Patients with baseline total abscess and inflammatory nodule count (AN count) of at least three and draining fistula count of 20 or fewer comprised the post hoc subpopulation analysed. HiSCR (at least a 50% reduction in total AN count, with no increase in abscess count, and no increase in draining fistula count relative to baseline) and HS-PGA Response [Hidradenitis Suppurativa-Physician's Global Assessment score of clear, minimal, or mild, with at least a 2-grade improvement from baseline] were used to evaluate patient response after adalimumab treatment weekly, every other week, or placebo (1 : 1 : 1).

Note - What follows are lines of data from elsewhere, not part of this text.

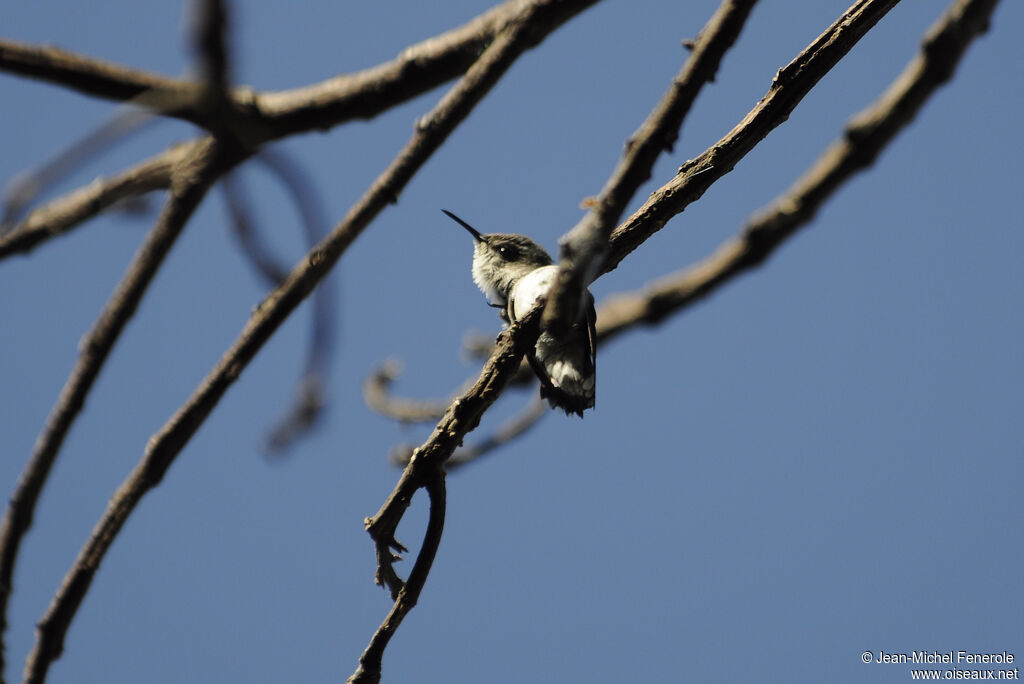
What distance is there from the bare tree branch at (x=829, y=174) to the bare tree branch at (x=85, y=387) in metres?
2.17

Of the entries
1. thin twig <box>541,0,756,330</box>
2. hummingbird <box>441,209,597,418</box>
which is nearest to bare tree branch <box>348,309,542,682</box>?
hummingbird <box>441,209,597,418</box>

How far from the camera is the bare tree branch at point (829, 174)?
9.24 feet

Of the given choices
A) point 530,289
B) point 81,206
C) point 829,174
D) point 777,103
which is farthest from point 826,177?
point 81,206

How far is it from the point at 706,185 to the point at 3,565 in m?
2.29

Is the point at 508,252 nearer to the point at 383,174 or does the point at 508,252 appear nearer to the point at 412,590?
the point at 412,590

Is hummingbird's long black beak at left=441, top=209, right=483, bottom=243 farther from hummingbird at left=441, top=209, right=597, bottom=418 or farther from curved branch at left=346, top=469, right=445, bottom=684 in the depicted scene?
curved branch at left=346, top=469, right=445, bottom=684

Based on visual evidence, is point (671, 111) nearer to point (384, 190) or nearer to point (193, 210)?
point (384, 190)

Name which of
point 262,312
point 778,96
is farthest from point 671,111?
point 262,312

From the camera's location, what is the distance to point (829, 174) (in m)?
3.45

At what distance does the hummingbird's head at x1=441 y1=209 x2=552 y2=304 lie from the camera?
6047mm

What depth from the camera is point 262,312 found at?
2.15 metres

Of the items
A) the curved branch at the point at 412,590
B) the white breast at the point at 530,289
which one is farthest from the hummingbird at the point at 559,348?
the curved branch at the point at 412,590

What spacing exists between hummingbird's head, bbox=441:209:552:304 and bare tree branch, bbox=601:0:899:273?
3.19 m

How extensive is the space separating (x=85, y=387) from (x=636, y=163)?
1.41 m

The subpopulation included 132 (85.7%) patients; 70.5% women and 73.5% white. At week 16, HiSCR was achieved by 54.5% receiving weekly adalimumab, 33.3% every other week, and 25.6% placebo and HS-PGA Response was achieved by 20.5% receiving weekly adalimumab, 6.7% every other week and 2.3% placebo.
HiSCR was more responsive to change than HS-PGA Response in this subpopulation.
由于目前疾病活动评估存在局限性,确定化脓性汗腺炎(HS)患者的治疗反应具有挑战性。
评估新的、经过验证的终点指标——化脓性汗腺炎临床反应(HiSCR)及其作为疗效指标的效用。
分析的事后亚组包括基线时总脓肿和炎性结节计数(AN计数)至少为3且引流瘘管计数为20或更少的患者。使用HiSCR(相对于基线,总AN计数至少减少50%,脓肿计数无增加,引流瘘管计数无增加)和HS-PGA反应[化脓性汗腺炎医生整体评估评分为清除、轻微或轻度,相对于基线至少改善2级]来评估阿达木单抗每周、每两周治疗或安慰剂(1:1:1)治疗后的患者反应。
亚组包括132名(85.7%)患者;70.5%为女性,73.5%为白人。在第16周时,每周接受阿达木单抗治疗的患者中有54.5%达到HiSCR,每两周治疗的患者中有33.3%达到HiSCR,安慰剂组中有25.6%达到HiSCR;每周接受阿达木单抗治疗的患者中有20.5%达到HS-PGA反应,每两周治疗的患者中有6.7%达到HS-PGA反应,安慰剂组中有2.3%达到HS-PGA反应。
在该亚组中,HiSCR对变化的反应比HS-PGA反应更敏感。